# EXERCISE REQUIREMENTS
When a line in the material contains the word "straw", copy it.

# RECORDS FOR PROCESSING
══════════════════════════════

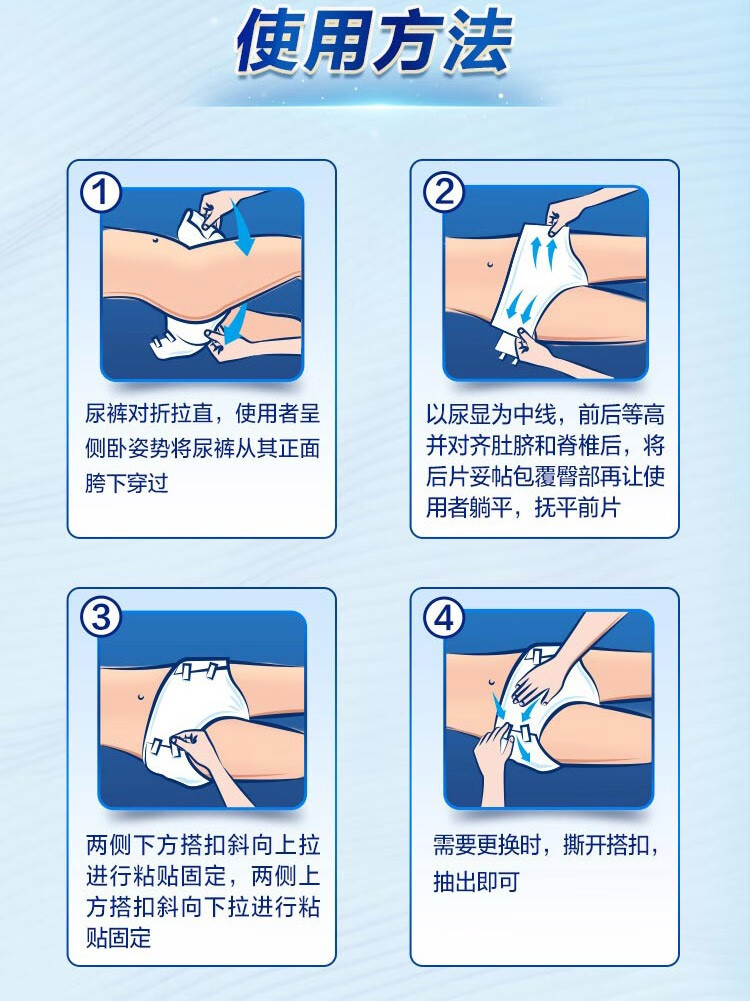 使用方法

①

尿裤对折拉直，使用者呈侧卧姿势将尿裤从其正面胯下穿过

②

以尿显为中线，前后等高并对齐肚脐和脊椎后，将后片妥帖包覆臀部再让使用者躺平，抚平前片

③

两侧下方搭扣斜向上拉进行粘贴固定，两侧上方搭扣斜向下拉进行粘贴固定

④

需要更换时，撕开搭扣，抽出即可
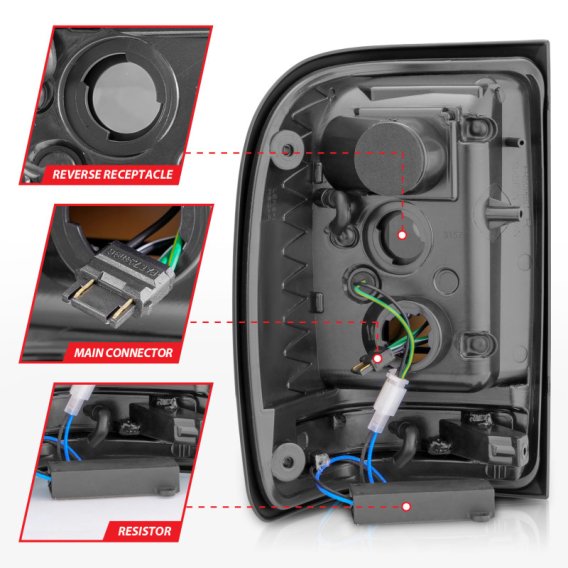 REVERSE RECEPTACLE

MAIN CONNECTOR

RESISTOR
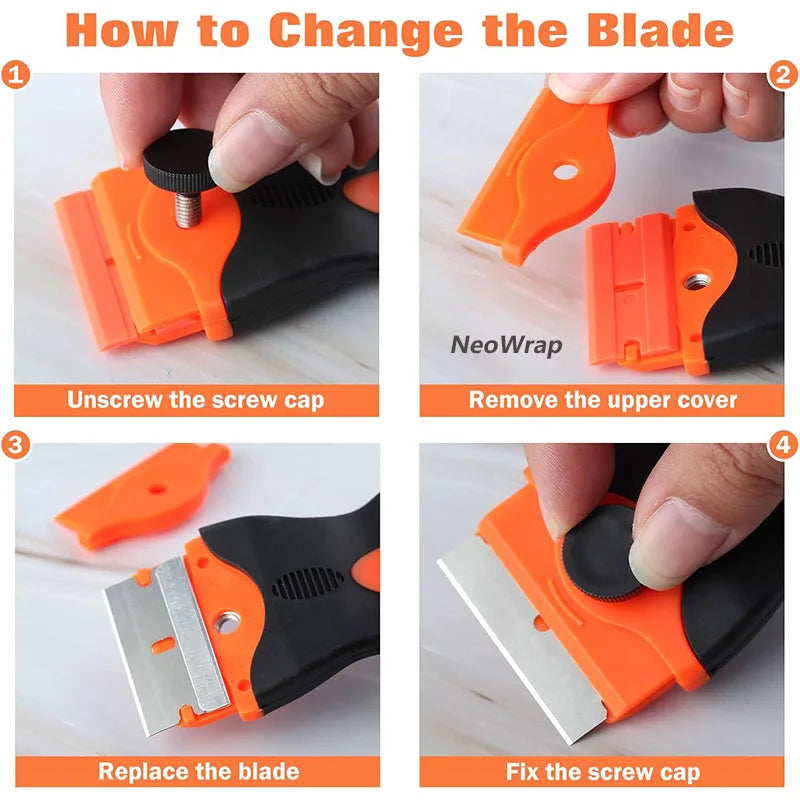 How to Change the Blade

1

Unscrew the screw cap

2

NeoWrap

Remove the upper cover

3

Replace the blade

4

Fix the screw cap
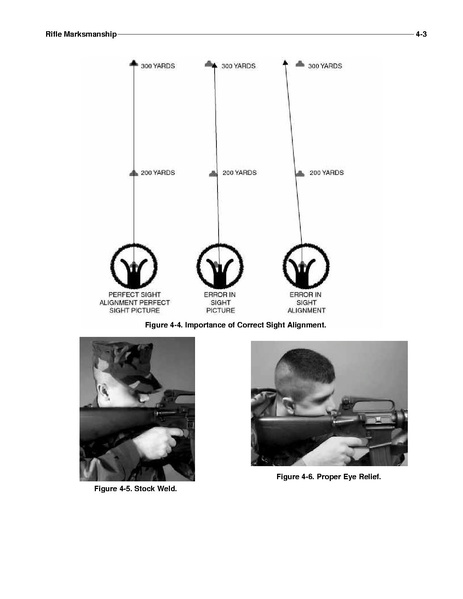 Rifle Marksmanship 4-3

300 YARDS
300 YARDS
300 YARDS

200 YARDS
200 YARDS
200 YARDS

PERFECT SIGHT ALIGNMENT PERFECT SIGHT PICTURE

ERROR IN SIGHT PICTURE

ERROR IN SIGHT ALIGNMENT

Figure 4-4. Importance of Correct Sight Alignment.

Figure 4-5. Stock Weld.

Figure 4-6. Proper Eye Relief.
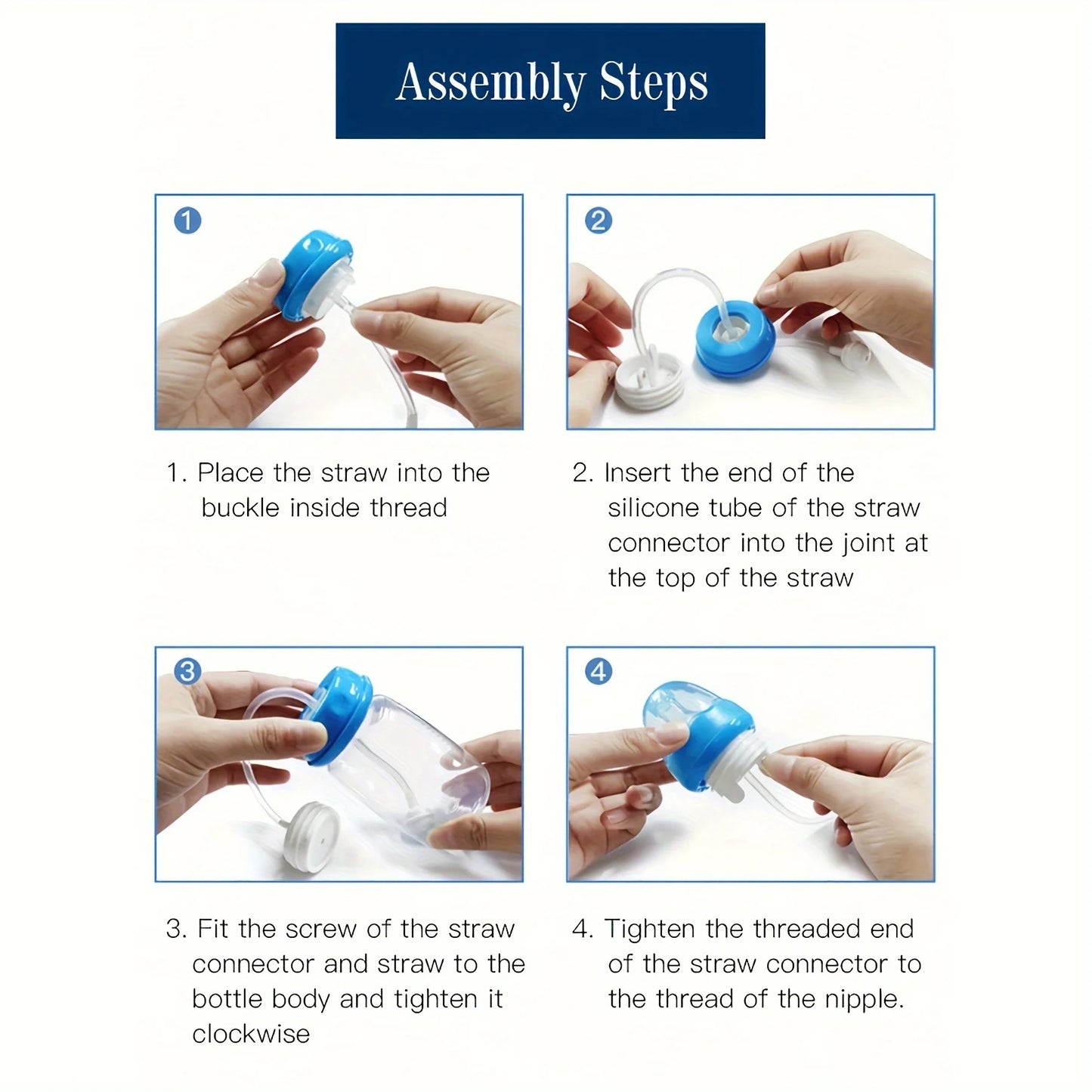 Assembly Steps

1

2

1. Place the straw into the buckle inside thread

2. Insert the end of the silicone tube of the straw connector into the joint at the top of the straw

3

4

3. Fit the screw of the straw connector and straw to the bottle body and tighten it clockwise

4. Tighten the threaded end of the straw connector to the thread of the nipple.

══════════════════════════════

# REPLY TO THE EXERCISE
1. Place the straw into the buckle inside thread
2. Insert the end of the silicone tube of the straw connector into the joint at the top of the straw
3. Fit the screw of the straw connector and straw to the bottle body and tighten it clockwise
4. Tighten the threaded end of the straw connector to the thread of the nipple.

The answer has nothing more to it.